◆ Try it:
Set down again exactly the lines of the listing below that fall between the line holding "United States, site archbold_FL-25." and the line holding "order: Galliformes", inclusive.

◆ Provided material:
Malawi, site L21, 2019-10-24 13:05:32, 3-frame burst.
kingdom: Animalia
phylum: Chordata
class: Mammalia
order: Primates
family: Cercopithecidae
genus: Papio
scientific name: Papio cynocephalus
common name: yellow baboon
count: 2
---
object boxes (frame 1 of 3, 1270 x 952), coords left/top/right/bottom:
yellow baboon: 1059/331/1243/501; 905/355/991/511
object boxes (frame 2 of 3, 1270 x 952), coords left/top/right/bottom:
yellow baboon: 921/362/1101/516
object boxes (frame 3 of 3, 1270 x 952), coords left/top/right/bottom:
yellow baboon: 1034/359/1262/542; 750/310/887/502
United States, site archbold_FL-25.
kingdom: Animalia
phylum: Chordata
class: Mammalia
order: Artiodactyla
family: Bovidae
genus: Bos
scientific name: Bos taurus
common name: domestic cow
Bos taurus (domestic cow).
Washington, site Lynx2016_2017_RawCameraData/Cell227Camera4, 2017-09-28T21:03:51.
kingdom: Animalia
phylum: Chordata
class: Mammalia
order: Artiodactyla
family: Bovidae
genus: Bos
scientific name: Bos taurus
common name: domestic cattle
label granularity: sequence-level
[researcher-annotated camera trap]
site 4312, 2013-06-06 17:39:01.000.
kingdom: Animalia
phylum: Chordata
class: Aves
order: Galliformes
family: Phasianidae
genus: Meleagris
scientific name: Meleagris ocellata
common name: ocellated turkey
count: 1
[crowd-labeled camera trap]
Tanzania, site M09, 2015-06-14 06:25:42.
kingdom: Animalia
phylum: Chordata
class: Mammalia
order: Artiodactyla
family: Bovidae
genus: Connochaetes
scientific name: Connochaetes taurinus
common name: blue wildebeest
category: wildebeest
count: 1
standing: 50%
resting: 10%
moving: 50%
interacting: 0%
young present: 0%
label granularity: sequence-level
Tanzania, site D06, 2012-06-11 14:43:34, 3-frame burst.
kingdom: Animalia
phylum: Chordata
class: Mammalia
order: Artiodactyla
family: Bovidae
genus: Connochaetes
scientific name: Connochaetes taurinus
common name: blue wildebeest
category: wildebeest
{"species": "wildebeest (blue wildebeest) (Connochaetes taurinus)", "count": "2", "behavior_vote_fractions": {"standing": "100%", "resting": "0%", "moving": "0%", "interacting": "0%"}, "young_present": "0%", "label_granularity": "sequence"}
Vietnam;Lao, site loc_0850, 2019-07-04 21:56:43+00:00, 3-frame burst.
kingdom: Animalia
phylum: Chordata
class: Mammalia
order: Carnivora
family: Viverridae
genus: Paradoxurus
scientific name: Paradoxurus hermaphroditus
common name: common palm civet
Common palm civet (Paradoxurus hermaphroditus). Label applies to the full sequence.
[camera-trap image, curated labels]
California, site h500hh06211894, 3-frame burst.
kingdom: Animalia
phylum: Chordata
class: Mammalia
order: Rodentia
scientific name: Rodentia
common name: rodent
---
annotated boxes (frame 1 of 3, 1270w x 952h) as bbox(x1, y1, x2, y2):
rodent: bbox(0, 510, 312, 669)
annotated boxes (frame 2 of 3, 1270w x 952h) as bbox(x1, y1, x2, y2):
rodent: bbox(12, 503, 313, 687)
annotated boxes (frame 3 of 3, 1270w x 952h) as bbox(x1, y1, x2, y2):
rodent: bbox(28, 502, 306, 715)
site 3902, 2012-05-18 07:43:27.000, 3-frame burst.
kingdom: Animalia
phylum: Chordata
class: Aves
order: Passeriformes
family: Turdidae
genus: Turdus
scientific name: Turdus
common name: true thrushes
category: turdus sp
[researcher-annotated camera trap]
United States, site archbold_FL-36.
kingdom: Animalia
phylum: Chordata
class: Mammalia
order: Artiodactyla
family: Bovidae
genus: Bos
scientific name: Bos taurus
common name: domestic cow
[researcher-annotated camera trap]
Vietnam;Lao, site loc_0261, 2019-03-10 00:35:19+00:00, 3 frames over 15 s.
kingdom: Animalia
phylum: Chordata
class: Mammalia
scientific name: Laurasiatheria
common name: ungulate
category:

◆ Answer to this exercise:
United States, site archbold_FL-25.
kingdom: Animalia
phylum: Chordata
class: Mammalia
order: Artiodactyla
family: Bovidae
genus: Bos
scientific name: Bos taurus
common name: domestic cow
Bos taurus (domestic cow).
Washington, site Lynx2016_2017_RawCameraData/Cell227Camera4, 2017-09-28T21:03:51.
kingdom: Animalia
phylum: Chordata
class: Mammalia
order: Artiodactyla
family: Bovidae
genus: Bos
scientific name: Bos taurus
common name: domestic cattle
label granularity: sequence-level
[researcher-annotated camera trap]
site 4312, 2013-06-06 17:39:01.000.
kingdom: Animalia
phylum: Chordata
class: Aves
order: Galliformes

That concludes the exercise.